# ACTIVITY LIST:
[1] In the passage on cyclophilin inhibitors, which journal published the work?
[2] Write the next part of the passage on cyclophilin inhibitors, starting after its last sentence.

# SELECTED PASSAGE:
-- Opening Marker --

Selcia, with colleagues from Cypralis and Gilead Sciences Inc., have published in the Journal of Medicinal Chemistry a novel strategy of structural simplification of a natural product to generate synthetically tractable cyclophilin inhibitors for the treatment of HCV.
Cyclophilin inhibitors on the market or in clinical trials are cyclosporin (a natural product) or cyclosporin derivatives; the generation of potent, drug-like molecules through chemical synthesis has been challenging.
Selcia’s collaboration with Cypralis and Gilead delivered a set of synthetic macrocyclic cyclophilin inhibitors inspired by the core structure of the natural product sanglifehrin A.
The paper describes how novel macrocyclic non-immunosuppressive cyclophilin inhibitors, with high potency in both biochemical and antiviral assays were generated by employing structure based drug design, modern synthetic methods and deep understanding of the property profile required of a successful drug.

-- Closing Marker --

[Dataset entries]
-- Opening Marker --

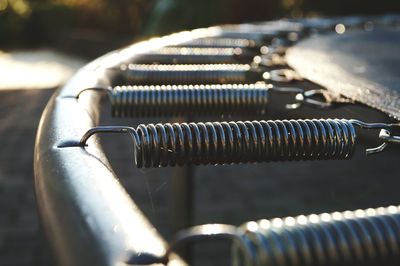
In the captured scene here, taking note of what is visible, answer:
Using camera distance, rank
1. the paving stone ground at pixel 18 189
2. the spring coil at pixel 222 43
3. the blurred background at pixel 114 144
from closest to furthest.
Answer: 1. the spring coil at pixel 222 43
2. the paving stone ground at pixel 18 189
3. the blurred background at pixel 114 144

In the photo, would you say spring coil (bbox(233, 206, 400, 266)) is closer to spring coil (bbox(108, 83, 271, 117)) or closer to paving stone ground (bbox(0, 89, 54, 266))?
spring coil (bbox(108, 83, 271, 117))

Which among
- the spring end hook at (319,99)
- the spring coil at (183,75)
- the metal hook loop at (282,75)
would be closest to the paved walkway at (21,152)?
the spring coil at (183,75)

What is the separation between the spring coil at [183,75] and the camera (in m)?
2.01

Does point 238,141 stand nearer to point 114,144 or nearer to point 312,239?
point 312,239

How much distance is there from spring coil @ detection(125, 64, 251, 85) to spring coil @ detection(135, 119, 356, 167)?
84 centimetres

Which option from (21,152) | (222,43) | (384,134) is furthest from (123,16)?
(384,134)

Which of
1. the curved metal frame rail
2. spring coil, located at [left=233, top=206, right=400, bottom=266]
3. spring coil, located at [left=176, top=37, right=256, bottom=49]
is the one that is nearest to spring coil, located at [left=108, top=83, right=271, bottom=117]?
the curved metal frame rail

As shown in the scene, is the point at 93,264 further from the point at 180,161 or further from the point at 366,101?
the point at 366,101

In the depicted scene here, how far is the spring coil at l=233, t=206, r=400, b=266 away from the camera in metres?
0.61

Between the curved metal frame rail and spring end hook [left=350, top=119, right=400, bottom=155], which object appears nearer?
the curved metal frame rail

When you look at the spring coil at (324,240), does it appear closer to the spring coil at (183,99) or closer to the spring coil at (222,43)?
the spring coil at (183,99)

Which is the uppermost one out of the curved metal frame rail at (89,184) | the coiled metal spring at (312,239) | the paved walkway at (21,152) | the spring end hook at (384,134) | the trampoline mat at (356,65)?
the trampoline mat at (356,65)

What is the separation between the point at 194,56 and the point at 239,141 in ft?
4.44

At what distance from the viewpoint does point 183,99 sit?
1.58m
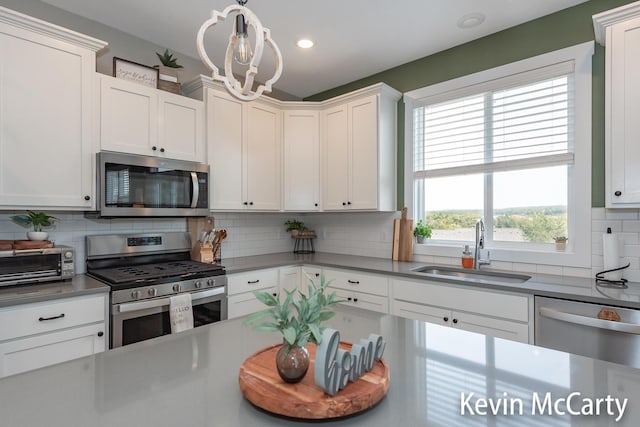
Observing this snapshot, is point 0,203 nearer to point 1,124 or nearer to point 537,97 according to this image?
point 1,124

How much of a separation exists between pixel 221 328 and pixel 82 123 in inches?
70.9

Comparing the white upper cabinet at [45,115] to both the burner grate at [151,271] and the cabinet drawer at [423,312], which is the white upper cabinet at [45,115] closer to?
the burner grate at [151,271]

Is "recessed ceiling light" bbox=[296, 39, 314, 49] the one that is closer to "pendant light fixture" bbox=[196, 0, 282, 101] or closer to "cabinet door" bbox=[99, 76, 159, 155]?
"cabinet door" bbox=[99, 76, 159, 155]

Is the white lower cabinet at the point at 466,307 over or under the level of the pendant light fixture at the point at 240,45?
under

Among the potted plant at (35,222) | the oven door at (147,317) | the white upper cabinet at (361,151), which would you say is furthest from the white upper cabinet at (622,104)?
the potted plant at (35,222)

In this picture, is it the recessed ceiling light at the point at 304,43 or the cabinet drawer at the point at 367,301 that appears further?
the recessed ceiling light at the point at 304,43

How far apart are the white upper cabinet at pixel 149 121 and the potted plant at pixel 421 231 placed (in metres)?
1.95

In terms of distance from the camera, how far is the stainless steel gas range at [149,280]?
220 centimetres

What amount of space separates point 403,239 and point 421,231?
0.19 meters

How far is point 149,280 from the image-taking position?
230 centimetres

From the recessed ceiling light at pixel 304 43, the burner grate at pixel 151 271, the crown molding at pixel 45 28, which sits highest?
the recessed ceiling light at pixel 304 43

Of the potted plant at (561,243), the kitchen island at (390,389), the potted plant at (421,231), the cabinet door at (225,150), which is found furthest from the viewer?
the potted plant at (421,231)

-- Closing Marker --

# RESULTS FOR THE EXERCISE:
[1] The Journal of Medicinal Chemistry.

[2]
Vicky Steadman, Director of Discovery at Selcia, said: “This ambitious strategy was feasible due to the combination of expertise in peptidyl prolyl isomerase biology, medicinal and synthetic chemistry available at Selcia with the deep virology and structural biology knowledge and commitment to the project at Gilead.”
Mike Peel, CSO of Cypralis, said: “The discovery of completely synthetic and very potent cyclophilin inhibitors that fully reproduce the biology of a semi-synthetic natural product lead is a major breakthrough in this field. It opens up many new opportunities for Cypralis’ drug discovery programmes in conjunction with our colleagues at Selcia and Gilead.”
This approach of structural simplification of a natural product opens up multiple avenues for the generation of novel intellectual property, and has generated several patents that are jointly owned by Cypralis and Gilead.